_What to produce_
Take each line from the entries that holds "pdfCanvasContainer" and copy it out.

(Source data)
┄┄┄┄┄┄┄┄┄┄┄┄┄┄┄┄┄┄┄┄

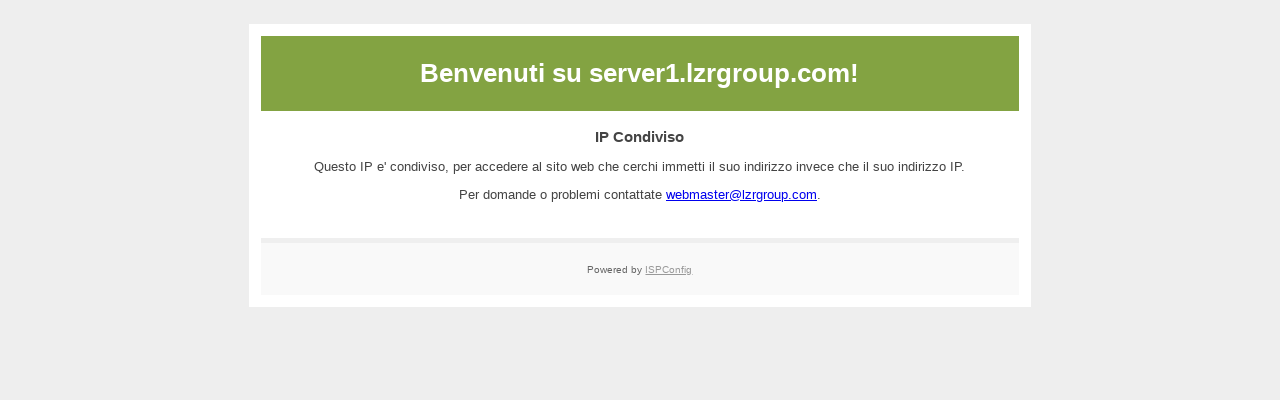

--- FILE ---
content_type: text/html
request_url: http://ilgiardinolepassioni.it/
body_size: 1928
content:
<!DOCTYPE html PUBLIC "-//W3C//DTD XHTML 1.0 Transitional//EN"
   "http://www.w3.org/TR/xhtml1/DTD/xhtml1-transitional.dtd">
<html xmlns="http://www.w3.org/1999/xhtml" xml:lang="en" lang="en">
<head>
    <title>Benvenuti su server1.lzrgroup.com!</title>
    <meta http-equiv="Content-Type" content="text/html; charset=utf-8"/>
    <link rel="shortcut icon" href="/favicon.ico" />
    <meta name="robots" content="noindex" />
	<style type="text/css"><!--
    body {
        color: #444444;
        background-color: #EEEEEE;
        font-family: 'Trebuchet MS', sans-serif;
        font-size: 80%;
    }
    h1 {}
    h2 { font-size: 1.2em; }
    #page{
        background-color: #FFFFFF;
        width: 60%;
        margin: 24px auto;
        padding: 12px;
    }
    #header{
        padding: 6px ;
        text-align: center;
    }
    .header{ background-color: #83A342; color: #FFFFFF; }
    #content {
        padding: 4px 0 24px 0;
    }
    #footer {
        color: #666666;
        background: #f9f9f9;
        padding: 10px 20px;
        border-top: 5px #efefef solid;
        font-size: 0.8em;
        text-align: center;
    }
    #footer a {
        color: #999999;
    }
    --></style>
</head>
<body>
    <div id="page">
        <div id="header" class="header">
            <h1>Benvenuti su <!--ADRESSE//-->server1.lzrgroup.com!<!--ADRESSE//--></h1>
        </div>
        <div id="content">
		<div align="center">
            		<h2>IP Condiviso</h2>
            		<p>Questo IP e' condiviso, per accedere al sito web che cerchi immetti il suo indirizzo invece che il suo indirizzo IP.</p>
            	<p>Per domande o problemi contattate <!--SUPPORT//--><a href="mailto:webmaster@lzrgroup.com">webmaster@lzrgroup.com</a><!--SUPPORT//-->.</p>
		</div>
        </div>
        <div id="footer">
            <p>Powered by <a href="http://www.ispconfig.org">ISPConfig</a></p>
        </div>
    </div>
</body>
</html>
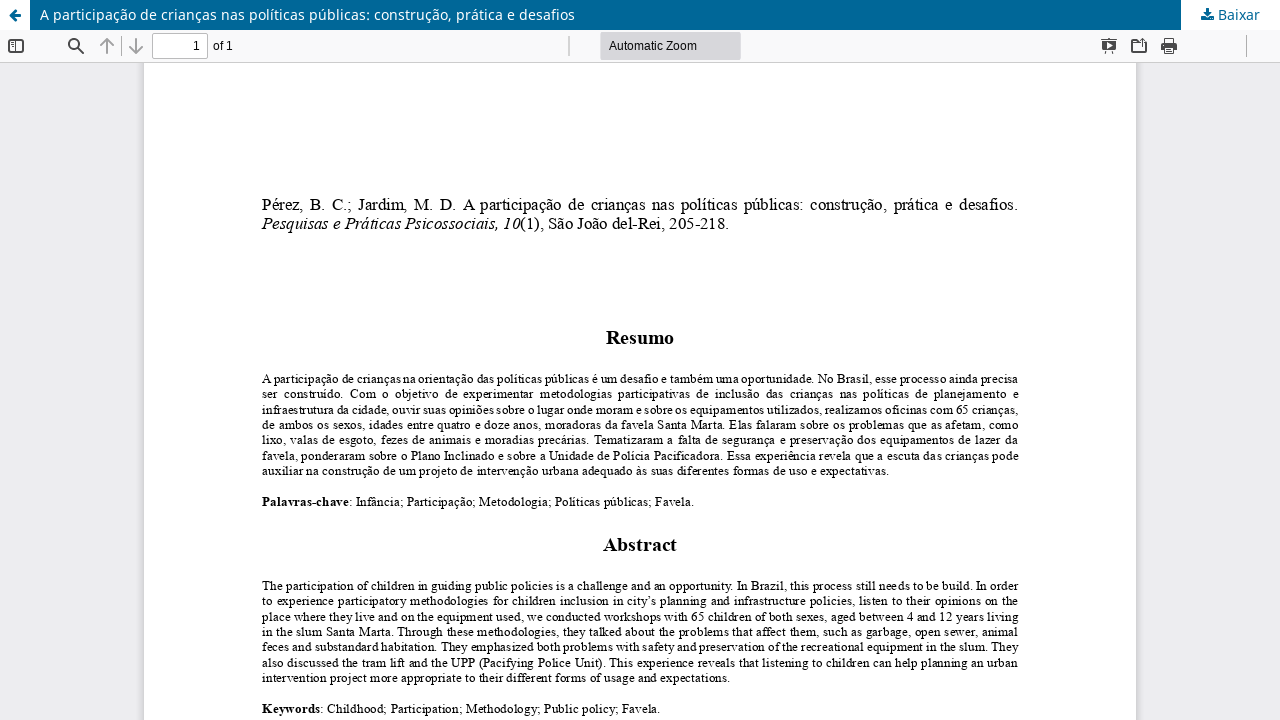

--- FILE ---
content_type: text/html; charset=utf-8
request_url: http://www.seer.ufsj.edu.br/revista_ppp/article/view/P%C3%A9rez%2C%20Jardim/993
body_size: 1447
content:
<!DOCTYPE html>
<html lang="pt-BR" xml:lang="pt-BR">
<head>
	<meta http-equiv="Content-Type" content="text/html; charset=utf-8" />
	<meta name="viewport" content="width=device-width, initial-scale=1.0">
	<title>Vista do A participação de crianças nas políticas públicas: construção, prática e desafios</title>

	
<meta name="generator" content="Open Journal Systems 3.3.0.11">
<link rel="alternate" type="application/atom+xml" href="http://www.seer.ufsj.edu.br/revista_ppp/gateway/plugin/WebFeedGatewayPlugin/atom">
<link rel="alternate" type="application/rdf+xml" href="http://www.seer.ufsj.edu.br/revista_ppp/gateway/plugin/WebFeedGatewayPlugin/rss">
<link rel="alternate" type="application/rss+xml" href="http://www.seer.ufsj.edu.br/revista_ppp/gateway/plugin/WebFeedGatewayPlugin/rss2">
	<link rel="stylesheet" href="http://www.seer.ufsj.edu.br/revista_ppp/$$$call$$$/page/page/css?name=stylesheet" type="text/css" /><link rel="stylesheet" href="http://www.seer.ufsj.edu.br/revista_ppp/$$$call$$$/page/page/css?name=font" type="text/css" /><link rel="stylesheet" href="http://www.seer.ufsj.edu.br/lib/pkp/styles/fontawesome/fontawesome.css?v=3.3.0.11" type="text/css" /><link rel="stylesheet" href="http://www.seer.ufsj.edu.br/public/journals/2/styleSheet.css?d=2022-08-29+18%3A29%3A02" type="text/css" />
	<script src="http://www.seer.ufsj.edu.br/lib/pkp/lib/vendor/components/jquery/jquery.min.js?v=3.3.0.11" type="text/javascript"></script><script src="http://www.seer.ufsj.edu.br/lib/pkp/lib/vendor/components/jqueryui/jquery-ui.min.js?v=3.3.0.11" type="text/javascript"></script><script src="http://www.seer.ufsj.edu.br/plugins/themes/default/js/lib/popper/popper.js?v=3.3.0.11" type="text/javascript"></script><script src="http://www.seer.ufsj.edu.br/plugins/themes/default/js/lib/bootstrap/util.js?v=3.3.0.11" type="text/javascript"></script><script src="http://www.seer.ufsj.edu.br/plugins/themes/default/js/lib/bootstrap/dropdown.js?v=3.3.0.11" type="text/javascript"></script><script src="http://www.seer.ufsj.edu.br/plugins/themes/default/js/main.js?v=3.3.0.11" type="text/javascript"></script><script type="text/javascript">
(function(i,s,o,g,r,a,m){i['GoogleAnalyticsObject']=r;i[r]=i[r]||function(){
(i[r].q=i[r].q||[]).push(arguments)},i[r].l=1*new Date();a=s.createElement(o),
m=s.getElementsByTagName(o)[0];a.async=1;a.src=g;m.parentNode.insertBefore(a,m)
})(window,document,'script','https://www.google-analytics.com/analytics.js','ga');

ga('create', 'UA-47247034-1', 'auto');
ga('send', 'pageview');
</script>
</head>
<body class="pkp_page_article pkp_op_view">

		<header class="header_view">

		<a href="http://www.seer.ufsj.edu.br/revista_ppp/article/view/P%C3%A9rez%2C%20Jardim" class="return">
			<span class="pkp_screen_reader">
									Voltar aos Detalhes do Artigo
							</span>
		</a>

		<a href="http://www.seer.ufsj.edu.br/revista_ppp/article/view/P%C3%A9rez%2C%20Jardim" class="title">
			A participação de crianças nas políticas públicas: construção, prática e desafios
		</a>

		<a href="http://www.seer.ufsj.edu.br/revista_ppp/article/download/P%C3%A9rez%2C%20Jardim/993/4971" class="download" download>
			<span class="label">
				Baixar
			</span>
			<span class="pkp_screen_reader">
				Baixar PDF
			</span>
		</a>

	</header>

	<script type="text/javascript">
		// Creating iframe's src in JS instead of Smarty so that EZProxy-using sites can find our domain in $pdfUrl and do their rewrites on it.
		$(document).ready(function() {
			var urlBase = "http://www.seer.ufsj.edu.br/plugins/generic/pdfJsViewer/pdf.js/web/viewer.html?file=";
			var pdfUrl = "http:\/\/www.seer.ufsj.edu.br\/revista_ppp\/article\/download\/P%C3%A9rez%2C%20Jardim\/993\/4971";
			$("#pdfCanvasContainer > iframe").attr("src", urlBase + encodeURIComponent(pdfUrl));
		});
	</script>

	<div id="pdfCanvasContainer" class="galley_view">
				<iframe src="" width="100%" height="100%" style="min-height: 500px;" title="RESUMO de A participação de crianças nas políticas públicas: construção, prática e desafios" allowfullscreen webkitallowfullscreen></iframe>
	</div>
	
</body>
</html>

┄┄┄┄┄┄┄┄┄┄┄┄┄┄┄┄┄┄┄┄

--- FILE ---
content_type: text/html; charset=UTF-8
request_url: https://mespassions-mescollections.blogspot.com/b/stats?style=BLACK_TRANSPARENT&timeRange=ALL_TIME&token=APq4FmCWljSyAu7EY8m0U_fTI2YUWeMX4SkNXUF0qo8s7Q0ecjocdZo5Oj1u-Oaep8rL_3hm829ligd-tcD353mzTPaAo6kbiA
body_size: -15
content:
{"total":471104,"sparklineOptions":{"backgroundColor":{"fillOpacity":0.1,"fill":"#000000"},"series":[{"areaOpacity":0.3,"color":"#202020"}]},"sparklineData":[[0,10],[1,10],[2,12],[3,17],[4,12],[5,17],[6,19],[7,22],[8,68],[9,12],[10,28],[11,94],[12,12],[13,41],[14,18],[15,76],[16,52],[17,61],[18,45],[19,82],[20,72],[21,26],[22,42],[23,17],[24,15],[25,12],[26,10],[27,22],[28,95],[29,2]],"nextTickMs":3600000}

┄┄┄┄┄┄┄┄┄┄┄┄┄┄┄┄┄┄┄┄

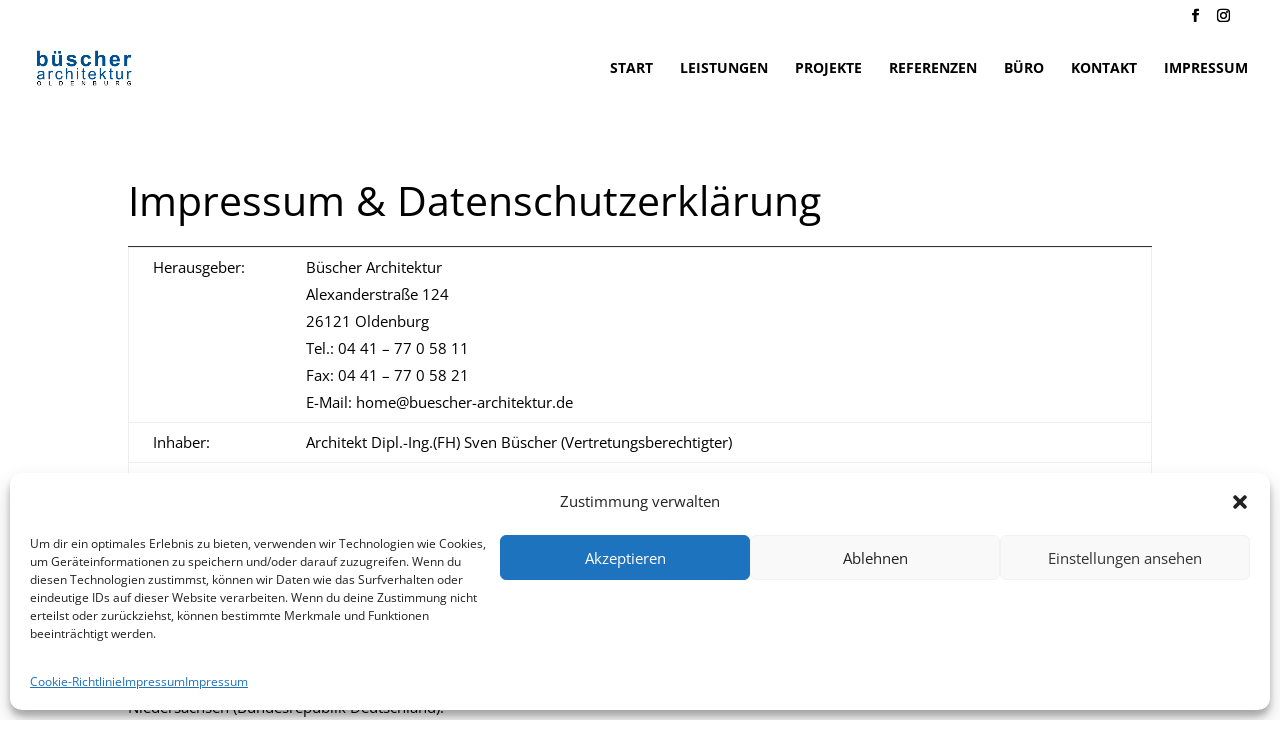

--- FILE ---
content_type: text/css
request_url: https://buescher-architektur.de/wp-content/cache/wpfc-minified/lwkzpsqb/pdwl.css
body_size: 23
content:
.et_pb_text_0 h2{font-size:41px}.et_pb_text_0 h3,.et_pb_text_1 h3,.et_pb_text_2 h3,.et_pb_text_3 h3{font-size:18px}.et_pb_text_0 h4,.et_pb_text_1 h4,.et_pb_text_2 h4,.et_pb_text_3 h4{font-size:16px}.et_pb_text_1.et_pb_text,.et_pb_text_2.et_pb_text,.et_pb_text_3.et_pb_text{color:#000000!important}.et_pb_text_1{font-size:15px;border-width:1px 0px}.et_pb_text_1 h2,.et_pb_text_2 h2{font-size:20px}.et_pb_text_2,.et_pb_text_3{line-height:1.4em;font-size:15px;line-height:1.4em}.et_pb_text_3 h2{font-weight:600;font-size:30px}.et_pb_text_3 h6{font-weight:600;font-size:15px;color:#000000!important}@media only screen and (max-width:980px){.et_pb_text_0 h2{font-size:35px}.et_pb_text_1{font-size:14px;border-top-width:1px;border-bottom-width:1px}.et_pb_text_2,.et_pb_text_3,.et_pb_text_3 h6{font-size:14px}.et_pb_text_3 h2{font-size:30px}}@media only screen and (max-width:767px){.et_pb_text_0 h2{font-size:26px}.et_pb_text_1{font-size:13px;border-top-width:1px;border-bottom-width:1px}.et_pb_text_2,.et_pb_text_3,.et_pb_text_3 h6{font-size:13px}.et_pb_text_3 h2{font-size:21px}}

┄┄┄┄┄┄┄┄┄┄┄┄┄┄┄┄┄┄┄┄

_Reply to the task_
			$("#pdfCanvasContainer > iframe").attr("src", urlBase + encodeURIComponent(pdfUrl));
	<div id="pdfCanvasContainer" class="galley_view">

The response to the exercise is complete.